The Chinese economy will continue to expand at a brisk pace next year as the government will work on maintaining steady growth, a state-run think tank said Wednesday.
The country's gross domestic product (GDP) is expected to grow about 10 percent next year as the fundamental factors of economic performance are unlikely to change significantly, the Chinese Academy of Social Sciences said in the Chinese Economy Blue Book 2011.
The think tank estimated that China's GDP growth rate will hover at around 9.9 percent this year.
The major factors that can affect China's economic growth in the new year will be demand-driven domestic growth, world economic environment and the intensity of macro control policies, it said.
Since the outbreak of the global financial crisis, economic growth has been driven by domestic demand, the think tank explained. The reliance on the local market comes as uncertainty in the global recovery process has fueled concerns among Chinese exporters.
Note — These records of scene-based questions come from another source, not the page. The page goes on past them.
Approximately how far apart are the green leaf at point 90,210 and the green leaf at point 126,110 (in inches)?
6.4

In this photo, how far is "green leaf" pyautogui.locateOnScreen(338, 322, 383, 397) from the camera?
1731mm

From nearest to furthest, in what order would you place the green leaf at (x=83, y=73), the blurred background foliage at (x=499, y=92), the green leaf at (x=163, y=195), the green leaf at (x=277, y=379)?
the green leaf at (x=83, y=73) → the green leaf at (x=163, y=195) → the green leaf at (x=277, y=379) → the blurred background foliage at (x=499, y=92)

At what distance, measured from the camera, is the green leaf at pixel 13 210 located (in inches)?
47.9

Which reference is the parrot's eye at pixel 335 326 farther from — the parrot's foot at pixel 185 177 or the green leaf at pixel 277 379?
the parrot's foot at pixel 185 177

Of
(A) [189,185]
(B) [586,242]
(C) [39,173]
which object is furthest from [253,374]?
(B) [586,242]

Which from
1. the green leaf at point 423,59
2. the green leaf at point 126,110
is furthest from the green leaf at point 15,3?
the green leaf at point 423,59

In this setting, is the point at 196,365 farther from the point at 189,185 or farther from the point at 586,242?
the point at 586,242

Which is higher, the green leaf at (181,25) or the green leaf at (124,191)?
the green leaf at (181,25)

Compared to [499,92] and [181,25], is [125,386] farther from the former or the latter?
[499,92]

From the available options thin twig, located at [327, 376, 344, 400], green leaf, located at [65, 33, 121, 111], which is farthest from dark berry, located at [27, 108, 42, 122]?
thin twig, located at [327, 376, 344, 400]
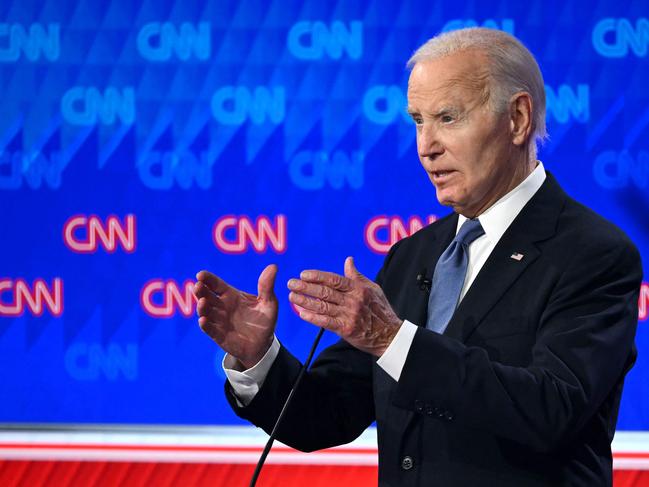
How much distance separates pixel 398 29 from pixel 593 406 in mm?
1429

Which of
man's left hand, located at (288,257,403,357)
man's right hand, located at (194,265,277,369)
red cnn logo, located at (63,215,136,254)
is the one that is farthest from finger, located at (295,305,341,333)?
red cnn logo, located at (63,215,136,254)

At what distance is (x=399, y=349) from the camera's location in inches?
51.4

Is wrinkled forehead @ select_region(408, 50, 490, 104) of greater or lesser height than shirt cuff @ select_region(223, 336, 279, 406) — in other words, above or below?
above

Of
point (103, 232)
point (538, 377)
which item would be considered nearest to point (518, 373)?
point (538, 377)

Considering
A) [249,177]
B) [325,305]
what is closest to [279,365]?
[325,305]

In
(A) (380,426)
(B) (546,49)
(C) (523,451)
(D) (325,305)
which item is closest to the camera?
(D) (325,305)

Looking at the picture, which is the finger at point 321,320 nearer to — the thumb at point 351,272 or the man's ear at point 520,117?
the thumb at point 351,272

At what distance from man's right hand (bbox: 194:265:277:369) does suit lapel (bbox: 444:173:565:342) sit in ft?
0.97

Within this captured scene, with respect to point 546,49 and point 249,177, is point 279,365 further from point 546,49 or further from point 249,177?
point 546,49

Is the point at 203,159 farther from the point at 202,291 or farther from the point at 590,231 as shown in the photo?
the point at 590,231

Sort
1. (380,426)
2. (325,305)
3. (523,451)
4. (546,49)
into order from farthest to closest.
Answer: (546,49)
(380,426)
(523,451)
(325,305)

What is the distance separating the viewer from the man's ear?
5.09ft

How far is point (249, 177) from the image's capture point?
8.34ft

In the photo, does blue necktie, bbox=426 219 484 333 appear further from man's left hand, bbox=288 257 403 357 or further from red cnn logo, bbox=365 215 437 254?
red cnn logo, bbox=365 215 437 254
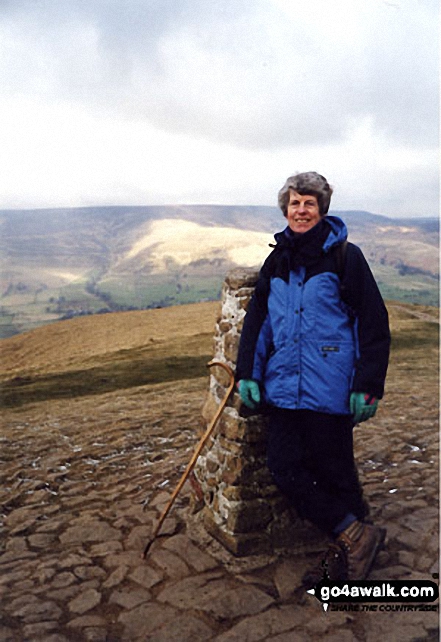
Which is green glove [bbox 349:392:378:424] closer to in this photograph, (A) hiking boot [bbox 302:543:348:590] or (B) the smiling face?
(A) hiking boot [bbox 302:543:348:590]

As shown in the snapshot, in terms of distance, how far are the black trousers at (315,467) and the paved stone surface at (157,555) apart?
2.40 feet

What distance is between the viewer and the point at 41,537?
19.8 feet

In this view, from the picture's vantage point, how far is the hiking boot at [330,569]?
464cm

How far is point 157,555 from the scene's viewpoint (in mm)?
5391

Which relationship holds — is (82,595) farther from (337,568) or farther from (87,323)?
(87,323)

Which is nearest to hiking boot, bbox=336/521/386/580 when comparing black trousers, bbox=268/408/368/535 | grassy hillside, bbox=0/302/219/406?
black trousers, bbox=268/408/368/535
Earlier this year, the World Bank estimated that global economic growth for 2010 and 2011 will be 2.7 percent and 3.2 percent, respectively, but recently claimed that world economic growth in 2011 will not exceed 2010
levels.
In addition, the academy said macro control policies will have a negative impact on economic growth. Because investments in the real estate sector make up around 20 percent of China's overall urban fixed asset investment, the central government's tightening measures in the property market will put pressure on China's economy, according to the academy.
The Chinese government announced last week that the world's second-largest economy will shift its monetary policy from a relatively loose to a prudent stance next year, amid worries of economic overheating that could lead to inflation.
Since Oct. 20, Beijing raised interest rates once and banks' adjusted reserves ratios on two occasions, while at the same time tightening capital control and property purchases by foreign individuals and businesses.